6. Address pain points

Your fix could encompass design changes, user interface improvements, training for the team, or providing additional support and resources to users. Here are some popular approaches you might want to consider:

  • Redesign user interface: This could involve simplifying the interface, making buttons and controls more prominent, or providing visual cues to guide the user. Be sure to run A/B tests to get feedback on your changes.
  • Provide additional support: If users struggle with a particular task, providing other support resources such as tutorials, FAQs, or improved customer service can help address the pain point. These resources should be easy to access.
  • Improve the product or service: If a pain point is caused by a fundamental flaw in the product or service, addressing the root cause of the issue can help improve the user experience. This could involve adding new features, enhancing the quality of the product, or streamlining the user flow. Try running a root cause analysis to get to the bottom of your issue if it’s not immediately apparent. 
  • Iterate and test: It’s important to test the changes with users to ensure they are effective. This could involve conducting user testing, gathering feedback through surveys or interviews, or monitoring user behavior through analytics.
  • Communicate with stakeholders: To have a happy set of stakeholders, transparency is vital. Provide regular updates on progress, share user feedback, or collaborate on design solutions.

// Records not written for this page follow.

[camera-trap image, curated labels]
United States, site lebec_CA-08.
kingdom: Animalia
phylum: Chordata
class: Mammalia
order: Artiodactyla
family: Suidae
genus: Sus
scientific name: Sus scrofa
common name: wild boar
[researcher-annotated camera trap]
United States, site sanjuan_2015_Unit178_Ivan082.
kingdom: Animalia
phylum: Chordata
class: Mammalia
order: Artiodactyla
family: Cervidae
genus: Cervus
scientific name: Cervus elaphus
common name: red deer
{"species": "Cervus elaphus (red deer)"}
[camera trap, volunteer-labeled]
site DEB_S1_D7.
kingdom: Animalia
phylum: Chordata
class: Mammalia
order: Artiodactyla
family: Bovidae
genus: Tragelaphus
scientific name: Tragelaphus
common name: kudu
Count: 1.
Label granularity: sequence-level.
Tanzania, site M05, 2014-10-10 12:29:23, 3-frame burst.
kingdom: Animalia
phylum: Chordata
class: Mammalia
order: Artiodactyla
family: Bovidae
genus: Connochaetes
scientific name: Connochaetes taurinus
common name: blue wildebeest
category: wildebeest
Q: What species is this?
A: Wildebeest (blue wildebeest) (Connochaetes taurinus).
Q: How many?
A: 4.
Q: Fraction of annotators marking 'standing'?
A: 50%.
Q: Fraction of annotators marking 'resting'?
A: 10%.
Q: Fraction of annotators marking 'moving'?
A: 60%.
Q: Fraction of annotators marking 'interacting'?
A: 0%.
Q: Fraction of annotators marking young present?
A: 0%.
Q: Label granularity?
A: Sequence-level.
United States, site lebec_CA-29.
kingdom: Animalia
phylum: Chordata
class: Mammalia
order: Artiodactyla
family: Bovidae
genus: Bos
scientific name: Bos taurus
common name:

And remember, this isn’t a one-and-done job. Pain points can pop up anytime, so keep gathering feedback and listening to users to learn more about making your service the best it can be. 

Final thoughts

By understanding users’ needs, motivations, and behaviors, product designers and business owners can create experiences that are intuitive, user-friendly, and enjoyable.

Diagramming software is integral to this process, allowing designers to visualize complex processes and information clearly and concisely. With Cacoo, you can create user personas, iterate on diagrams, and collaborate in real-time, ensuring everyone involved clearly understands the user experience. 

With the right tools and a collaborative mindset, you’ll be well-positioned to eliminate pain points and drive business success.